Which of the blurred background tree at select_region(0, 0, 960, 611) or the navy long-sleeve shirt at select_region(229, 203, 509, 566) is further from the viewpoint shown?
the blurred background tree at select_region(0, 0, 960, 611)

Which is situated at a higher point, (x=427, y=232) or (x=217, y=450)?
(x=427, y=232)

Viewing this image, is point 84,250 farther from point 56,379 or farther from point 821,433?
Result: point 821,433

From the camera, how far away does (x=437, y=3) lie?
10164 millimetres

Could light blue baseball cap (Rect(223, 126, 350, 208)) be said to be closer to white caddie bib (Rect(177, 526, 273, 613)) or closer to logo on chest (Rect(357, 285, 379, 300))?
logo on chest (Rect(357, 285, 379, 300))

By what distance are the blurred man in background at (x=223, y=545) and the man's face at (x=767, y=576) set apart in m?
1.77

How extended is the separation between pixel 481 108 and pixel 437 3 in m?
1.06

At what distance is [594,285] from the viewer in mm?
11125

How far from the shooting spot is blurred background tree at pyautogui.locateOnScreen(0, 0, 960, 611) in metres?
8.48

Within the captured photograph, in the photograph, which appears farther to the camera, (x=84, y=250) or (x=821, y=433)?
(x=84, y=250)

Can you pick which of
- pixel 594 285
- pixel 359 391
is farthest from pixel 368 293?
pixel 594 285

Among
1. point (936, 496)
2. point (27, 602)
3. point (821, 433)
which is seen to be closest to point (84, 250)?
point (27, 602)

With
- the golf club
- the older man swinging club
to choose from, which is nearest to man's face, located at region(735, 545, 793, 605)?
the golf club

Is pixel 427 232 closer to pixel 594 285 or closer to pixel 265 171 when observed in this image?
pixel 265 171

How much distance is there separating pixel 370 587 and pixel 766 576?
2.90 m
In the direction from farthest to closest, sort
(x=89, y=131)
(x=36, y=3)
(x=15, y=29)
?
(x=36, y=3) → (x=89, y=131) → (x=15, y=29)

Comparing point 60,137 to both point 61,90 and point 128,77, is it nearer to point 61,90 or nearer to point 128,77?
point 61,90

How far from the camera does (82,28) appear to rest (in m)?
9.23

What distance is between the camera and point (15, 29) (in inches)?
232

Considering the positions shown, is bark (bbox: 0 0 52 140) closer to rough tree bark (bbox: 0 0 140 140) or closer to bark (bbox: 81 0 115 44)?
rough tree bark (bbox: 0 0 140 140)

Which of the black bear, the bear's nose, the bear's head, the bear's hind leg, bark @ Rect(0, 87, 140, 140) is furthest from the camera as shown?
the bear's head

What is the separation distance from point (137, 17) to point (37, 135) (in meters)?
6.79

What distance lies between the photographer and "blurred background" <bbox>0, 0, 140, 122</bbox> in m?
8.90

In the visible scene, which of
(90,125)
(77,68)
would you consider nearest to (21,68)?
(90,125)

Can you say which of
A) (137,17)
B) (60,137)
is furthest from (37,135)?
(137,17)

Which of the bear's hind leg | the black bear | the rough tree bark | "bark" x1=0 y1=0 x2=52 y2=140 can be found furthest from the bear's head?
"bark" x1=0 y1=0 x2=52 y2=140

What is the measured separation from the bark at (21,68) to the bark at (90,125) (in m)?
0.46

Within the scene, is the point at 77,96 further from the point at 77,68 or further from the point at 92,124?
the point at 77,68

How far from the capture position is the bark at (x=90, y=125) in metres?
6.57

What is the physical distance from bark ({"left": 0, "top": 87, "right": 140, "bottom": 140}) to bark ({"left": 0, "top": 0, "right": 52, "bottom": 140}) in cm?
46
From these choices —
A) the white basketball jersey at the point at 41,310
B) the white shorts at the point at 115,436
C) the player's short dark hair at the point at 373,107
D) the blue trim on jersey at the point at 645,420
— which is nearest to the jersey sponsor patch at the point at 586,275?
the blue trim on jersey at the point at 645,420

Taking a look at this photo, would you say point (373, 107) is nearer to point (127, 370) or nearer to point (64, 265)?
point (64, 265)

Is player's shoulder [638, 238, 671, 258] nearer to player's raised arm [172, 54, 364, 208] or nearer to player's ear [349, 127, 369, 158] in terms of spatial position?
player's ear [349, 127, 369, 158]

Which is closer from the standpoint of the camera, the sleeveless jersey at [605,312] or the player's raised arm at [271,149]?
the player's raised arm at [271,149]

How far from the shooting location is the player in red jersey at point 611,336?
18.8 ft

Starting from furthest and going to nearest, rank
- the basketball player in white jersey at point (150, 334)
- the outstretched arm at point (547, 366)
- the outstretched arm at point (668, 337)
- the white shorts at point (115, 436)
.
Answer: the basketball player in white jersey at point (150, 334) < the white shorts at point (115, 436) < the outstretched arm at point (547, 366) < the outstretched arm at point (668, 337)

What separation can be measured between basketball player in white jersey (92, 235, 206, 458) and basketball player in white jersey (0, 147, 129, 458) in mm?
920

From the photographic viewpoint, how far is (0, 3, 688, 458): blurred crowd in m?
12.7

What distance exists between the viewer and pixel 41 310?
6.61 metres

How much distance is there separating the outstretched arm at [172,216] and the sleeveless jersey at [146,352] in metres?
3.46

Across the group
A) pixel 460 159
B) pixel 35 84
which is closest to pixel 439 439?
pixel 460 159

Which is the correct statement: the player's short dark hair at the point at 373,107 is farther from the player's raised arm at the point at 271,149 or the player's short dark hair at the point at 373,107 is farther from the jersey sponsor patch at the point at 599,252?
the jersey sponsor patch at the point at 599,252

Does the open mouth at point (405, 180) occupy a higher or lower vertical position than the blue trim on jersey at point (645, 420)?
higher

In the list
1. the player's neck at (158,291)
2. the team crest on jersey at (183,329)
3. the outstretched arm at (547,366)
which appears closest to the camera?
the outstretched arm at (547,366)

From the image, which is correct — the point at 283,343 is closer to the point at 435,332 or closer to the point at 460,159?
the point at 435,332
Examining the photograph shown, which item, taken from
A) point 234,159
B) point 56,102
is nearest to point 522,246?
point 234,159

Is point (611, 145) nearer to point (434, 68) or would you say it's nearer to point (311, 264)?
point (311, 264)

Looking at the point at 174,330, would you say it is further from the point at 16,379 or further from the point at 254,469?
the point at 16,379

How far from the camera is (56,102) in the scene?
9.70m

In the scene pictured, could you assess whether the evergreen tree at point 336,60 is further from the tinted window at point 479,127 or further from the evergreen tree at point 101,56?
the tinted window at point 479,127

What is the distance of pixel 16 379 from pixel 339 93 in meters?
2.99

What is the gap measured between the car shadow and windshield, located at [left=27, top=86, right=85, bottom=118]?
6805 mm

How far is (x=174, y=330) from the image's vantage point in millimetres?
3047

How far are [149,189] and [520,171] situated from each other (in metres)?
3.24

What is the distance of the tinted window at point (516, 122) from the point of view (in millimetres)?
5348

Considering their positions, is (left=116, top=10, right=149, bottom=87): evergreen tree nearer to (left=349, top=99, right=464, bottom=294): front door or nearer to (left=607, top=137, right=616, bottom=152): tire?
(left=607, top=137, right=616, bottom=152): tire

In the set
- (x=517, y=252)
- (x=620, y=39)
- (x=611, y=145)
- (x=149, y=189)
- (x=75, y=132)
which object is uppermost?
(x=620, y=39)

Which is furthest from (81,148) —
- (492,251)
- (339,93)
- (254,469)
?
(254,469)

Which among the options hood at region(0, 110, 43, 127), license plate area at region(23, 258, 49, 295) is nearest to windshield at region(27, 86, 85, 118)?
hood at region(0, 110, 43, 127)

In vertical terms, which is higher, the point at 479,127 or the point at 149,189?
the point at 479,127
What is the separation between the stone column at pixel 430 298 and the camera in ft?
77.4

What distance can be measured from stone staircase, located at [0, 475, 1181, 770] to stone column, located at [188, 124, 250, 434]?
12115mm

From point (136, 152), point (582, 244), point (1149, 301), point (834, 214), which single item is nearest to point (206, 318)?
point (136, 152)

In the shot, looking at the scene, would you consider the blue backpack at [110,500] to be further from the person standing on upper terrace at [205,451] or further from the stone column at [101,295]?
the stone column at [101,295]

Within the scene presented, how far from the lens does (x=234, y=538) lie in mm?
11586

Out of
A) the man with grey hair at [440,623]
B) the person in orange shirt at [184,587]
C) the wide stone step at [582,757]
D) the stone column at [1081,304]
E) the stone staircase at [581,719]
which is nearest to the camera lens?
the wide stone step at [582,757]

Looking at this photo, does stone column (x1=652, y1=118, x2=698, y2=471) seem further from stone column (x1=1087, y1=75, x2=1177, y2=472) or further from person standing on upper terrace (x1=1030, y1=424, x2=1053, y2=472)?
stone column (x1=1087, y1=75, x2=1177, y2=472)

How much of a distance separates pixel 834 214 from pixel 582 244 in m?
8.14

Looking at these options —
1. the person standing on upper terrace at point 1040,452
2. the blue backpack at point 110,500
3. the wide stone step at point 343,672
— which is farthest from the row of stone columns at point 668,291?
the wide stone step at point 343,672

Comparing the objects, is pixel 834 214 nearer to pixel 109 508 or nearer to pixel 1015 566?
____
▶ _Exercise instructions_
Starting at the beginning of the items and ending at the line containing "Result: point 821,433", rewrite those lines with "situated" changed to "located" and everything else the same.

▶ _Solution to this exercise_
Which of the blurred background tree at select_region(0, 0, 960, 611) or the navy long-sleeve shirt at select_region(229, 203, 509, 566) is further from the viewpoint shown?
the blurred background tree at select_region(0, 0, 960, 611)

Which is located at a higher point, (x=427, y=232) or (x=217, y=450)?
(x=427, y=232)

Viewing this image, is point 84,250 farther from point 56,379 or farther from point 821,433?
Result: point 821,433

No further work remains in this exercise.